■ **Quoted passage**
______________________________

Moreover, a surge in speculative activity has exacerbated market volatility.

How should the three presidential candidates, in particular, address this crisis?

For starters, the United States should retreat from its heavy promotion of corn-based ethanol and allow the markets to settle. Although the 2008 U.S. Farm Bill, passed by the House and Senate last week, includes a reduction in the ethanol blending credit from 51 cents to 45 cents per gallon, the subsidy remains high and is offset by other biofuels production incentives.

President Bush plans to veto the bill, but both the House and the Senate passed it with more than the two-thirds majority needed to overturn a veto. The presidential candidates, Sens. John McCain, Barack Obama and Hillary Rodham Clinton, were all absent for the vote.

The bill increases the Food Stamp Program by $10 billion to help poor Americans buy food at higher prices, but there are no measures that will assure developing countries and international markets that global food supplies will be adequate and that prices will come down. Congress needs to endorse the World Food Program's new strategy of providing food aid in the form of cash instead of surplus grain shipments, a strategy that would allow food-deficit countries to purchase their calories regionally and thereby promote agriculture closer to home.

It also would be wise for the U.S. Agency for International Development to expand, not abolish, investments in agricultural research for low-income countries.

The world can produce plenty of crops at reasonable prices for food and feed, if appropriate agricultural investments are made. But it cannot produce enough crops for food, feed and fuel at prices affordable to half of the world's population.

______________________________

■ **Jobs**
• 1. Answer these questions from the commentary on food prices, one line each:
(a) Under the 2008 U.S. Farm Bill, what does the ethanol blending credit drop to?
(b) By how much does the bill increase the Food Stamp Program?
(c) Which agency should expand investments in agricultural research for low-income countries?
• 2. Decide whether each statement agrees with the commentary on food prices, and quote the words from it that settle the matter:
(a) The three presidential candidates all voted for the 2008 Farm Bill.
(b) The House and Senate passed the bill by more than the margin needed to overturn a veto.
(c) The World Food Program's new strategy provides food aid as surplus grain shipments.
• 3. Please rewrite the commentary on food prices, starting with "How should the" and going on through "biofuels production incentives.", and swap "ethanol" for "biodiesel".

■ **Source excerpt**

______________________________

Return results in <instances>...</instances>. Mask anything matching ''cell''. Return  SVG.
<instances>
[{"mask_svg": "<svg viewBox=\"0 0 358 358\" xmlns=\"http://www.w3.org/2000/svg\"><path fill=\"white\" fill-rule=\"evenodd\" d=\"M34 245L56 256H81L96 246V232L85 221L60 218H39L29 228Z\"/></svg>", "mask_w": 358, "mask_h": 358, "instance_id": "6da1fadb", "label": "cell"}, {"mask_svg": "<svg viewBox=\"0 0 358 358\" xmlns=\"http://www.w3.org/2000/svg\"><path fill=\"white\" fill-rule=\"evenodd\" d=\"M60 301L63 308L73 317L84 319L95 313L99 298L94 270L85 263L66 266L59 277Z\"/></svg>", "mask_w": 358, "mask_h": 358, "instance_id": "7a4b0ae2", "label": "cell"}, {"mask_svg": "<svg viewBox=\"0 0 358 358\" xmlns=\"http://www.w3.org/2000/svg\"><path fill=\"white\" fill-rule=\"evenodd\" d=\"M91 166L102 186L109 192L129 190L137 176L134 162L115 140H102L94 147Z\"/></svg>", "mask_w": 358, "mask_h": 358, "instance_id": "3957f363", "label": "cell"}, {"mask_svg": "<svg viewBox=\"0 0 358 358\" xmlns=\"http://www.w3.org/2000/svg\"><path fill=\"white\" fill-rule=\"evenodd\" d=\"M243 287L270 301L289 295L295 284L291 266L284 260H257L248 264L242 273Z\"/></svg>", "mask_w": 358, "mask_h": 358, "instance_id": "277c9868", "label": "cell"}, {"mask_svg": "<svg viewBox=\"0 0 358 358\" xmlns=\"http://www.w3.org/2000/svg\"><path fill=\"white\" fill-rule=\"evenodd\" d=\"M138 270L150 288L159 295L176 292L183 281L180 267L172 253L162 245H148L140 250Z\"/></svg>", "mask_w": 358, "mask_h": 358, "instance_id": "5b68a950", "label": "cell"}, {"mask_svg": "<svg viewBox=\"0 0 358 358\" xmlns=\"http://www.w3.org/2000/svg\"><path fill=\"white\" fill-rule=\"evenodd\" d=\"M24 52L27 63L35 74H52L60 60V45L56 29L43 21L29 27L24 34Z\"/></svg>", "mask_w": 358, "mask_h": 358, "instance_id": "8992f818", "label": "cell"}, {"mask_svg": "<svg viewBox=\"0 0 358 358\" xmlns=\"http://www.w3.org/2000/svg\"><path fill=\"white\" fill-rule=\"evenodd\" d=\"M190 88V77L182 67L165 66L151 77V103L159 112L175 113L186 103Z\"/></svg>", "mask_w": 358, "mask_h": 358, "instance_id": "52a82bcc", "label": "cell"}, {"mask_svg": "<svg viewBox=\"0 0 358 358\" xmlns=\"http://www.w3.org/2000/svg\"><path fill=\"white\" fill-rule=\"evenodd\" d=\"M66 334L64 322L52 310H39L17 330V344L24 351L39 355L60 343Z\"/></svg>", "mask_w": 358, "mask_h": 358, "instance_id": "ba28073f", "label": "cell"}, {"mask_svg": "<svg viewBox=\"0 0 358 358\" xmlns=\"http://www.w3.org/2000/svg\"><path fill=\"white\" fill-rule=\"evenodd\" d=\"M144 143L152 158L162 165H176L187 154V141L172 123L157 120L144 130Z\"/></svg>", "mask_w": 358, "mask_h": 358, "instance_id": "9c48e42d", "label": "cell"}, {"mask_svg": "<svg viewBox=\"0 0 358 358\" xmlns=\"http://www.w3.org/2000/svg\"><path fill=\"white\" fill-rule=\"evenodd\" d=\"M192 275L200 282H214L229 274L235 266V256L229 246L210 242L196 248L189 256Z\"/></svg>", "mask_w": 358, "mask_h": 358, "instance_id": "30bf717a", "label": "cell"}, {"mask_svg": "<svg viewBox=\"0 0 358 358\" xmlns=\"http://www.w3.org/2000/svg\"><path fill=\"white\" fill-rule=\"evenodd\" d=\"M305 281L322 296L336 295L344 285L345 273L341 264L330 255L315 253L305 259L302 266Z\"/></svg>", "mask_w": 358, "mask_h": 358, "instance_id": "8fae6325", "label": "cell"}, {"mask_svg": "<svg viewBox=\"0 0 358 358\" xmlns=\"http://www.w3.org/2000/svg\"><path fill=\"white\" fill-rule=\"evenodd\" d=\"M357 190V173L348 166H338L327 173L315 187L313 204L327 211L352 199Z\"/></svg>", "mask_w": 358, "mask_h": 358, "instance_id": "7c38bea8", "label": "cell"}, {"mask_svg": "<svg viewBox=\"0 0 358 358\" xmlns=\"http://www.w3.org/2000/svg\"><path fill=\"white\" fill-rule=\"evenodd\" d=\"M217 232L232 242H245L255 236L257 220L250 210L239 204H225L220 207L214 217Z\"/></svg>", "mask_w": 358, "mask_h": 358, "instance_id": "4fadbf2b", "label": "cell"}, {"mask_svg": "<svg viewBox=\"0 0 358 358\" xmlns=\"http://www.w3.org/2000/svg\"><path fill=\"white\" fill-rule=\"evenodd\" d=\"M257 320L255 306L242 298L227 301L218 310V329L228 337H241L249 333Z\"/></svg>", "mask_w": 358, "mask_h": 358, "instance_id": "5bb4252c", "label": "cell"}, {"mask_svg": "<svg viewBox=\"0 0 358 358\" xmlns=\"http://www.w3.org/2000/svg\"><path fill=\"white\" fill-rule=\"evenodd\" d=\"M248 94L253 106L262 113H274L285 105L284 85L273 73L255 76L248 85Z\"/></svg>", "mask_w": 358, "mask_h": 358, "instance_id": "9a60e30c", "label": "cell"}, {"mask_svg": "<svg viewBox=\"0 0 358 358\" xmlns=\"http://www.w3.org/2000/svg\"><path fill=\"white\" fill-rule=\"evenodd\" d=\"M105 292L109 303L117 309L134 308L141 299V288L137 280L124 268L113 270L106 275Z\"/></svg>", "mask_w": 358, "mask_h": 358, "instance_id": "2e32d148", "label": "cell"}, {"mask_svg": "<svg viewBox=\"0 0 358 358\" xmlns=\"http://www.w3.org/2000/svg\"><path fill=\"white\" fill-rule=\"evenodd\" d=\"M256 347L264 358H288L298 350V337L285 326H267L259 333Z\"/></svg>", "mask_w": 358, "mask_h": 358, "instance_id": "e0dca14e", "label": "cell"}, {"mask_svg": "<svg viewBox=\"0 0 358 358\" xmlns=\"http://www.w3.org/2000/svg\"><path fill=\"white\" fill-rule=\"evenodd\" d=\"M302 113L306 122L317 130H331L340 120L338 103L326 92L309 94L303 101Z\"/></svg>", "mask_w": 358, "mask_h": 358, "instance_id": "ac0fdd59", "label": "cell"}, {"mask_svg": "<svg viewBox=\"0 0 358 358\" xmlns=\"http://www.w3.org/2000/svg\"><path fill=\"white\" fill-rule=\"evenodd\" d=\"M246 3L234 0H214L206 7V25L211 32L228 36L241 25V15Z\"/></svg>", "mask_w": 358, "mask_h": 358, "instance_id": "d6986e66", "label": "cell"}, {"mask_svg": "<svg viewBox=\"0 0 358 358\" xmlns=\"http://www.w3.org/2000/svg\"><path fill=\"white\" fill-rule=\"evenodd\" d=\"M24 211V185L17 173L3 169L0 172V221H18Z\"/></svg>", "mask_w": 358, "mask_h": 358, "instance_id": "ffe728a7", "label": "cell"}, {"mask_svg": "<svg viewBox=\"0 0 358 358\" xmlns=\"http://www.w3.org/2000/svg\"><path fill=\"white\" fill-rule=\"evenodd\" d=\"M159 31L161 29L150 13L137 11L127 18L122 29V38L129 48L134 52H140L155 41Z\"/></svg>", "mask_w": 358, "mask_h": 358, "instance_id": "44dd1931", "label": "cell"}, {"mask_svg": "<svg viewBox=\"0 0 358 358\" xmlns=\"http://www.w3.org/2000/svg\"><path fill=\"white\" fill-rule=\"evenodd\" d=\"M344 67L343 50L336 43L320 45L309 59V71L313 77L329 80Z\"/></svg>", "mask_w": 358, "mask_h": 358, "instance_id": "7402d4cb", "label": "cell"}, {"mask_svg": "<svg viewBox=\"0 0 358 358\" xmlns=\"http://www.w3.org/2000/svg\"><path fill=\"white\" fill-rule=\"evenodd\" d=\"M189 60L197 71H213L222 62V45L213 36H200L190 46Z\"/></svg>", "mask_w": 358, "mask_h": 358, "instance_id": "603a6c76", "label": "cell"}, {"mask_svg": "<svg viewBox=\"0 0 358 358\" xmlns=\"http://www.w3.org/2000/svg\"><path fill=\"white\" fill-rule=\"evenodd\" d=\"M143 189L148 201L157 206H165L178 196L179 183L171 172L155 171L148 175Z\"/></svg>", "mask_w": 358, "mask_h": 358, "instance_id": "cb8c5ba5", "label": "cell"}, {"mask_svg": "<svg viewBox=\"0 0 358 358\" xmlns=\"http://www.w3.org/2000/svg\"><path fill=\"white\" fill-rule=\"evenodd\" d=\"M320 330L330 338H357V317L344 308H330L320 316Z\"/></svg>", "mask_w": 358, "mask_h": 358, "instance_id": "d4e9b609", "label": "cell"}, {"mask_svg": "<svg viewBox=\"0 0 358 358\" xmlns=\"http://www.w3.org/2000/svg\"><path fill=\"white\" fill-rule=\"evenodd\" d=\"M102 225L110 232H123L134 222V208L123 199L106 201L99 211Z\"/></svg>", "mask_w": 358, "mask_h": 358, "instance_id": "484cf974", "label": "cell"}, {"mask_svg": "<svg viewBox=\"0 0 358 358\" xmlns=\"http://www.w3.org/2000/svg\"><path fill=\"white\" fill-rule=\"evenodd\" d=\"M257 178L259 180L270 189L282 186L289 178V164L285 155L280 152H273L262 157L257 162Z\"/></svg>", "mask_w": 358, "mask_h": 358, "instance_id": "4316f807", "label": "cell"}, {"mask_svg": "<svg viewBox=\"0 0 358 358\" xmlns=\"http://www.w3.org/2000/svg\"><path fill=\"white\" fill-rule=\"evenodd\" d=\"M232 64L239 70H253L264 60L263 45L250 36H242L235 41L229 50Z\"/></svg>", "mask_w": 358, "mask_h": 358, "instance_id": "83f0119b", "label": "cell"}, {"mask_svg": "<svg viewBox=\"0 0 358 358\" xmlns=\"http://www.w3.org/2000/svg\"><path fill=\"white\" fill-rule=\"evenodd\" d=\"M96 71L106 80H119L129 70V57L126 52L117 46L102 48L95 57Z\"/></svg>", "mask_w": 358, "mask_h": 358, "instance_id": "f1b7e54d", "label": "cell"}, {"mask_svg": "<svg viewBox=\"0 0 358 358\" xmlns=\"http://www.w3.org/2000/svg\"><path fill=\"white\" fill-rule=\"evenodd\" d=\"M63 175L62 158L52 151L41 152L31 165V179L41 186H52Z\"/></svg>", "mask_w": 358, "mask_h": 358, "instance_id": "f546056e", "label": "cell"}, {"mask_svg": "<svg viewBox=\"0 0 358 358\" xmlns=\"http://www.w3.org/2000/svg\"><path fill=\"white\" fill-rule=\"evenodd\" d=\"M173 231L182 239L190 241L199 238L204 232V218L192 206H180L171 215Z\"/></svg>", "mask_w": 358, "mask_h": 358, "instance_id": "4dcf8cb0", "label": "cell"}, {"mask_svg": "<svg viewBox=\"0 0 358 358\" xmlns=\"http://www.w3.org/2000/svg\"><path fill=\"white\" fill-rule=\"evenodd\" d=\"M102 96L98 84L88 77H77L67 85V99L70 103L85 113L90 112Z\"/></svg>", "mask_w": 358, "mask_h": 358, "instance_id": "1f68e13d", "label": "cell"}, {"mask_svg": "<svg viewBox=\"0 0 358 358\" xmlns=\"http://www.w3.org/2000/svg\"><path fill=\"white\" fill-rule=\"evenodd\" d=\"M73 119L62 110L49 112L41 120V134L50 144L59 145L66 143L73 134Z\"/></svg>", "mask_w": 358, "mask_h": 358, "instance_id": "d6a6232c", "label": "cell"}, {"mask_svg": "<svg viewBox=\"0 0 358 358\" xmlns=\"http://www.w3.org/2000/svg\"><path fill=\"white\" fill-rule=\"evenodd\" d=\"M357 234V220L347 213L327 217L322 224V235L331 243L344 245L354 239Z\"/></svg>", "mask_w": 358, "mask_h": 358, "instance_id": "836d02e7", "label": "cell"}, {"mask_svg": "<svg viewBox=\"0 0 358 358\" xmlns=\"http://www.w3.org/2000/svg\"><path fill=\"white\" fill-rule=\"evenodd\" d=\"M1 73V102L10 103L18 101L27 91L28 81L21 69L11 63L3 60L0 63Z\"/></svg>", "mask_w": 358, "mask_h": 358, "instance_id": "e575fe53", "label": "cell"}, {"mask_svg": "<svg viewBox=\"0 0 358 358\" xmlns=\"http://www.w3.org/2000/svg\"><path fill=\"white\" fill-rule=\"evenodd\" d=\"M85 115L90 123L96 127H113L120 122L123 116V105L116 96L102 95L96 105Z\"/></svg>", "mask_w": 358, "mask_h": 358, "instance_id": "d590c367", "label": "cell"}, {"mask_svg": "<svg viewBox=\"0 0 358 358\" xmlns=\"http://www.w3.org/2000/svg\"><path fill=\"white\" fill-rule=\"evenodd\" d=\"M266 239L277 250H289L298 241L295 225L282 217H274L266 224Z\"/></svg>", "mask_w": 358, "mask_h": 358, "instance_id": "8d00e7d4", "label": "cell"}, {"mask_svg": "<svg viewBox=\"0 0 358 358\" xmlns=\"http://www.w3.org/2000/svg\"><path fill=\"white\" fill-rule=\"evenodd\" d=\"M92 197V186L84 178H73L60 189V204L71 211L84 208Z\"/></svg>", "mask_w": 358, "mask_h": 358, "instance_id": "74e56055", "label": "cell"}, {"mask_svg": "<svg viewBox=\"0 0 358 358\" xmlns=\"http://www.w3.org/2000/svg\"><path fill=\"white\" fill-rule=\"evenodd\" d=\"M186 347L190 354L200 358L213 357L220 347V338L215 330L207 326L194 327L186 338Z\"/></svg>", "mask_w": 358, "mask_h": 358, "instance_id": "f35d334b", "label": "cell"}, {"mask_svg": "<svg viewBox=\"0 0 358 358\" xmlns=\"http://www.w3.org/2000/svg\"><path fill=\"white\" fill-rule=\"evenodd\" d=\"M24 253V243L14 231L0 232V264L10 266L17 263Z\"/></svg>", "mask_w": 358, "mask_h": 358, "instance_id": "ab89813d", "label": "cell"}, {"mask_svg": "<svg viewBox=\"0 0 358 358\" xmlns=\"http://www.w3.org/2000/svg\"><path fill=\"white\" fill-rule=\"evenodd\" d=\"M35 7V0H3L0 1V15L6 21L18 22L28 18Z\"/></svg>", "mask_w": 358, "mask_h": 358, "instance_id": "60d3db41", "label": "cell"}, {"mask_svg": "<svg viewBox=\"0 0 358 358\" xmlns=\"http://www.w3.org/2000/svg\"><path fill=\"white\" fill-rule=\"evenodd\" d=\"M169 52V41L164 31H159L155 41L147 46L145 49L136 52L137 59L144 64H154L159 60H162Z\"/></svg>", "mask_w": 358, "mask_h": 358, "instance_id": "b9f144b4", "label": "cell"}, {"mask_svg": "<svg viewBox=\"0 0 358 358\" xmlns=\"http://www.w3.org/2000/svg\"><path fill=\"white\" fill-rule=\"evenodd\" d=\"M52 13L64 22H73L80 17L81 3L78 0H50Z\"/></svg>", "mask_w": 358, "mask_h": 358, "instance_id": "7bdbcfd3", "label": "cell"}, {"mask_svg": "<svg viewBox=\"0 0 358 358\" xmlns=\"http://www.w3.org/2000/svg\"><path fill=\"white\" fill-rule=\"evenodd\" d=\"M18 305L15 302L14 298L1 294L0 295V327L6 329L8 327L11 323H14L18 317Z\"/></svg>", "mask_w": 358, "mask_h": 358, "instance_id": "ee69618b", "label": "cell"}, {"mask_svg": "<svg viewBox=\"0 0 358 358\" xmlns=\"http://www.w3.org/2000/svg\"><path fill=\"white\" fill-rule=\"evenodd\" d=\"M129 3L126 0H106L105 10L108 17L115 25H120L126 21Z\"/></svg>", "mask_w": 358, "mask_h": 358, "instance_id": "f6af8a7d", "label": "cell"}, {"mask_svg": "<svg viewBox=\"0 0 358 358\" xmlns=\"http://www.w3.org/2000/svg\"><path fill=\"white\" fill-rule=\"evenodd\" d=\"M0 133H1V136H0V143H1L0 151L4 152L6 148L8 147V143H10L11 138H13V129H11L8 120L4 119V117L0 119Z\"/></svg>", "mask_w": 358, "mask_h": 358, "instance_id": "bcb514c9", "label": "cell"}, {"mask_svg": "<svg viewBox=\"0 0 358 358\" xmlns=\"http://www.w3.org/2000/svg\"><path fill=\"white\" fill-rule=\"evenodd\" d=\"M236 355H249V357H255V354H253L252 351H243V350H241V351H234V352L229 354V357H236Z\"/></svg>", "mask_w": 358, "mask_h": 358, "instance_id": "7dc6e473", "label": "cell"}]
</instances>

______________________________

■ **Set of answers**
• 1.
(a) 45 cents per gallon, down from 51 cents.
(b) $10 billion.
(c) The U.S. Agency for International Development.

• 2.
(a) No: "were all absent for the vote."
(b) Yes: "both the House and the Senate passed it with more than the two-thirds majority needed to overturn a veto."
(c) No: "providing food aid in the form of cash instead of surplus grain shipments."

• 3.
How should the three presidential candidates, in particular, address this crisis?

For starters, the United States should retreat from its heavy promotion of corn-based biodiesel and allow the markets to settle. Although the 2008 U.S. Farm Bill, passed by the House and Senate last week, includes a reduction in the biodiesel blending credit from 51 cents to 45 cents per gallon, the subsidy remains high and is offset by other biofuels production incentives.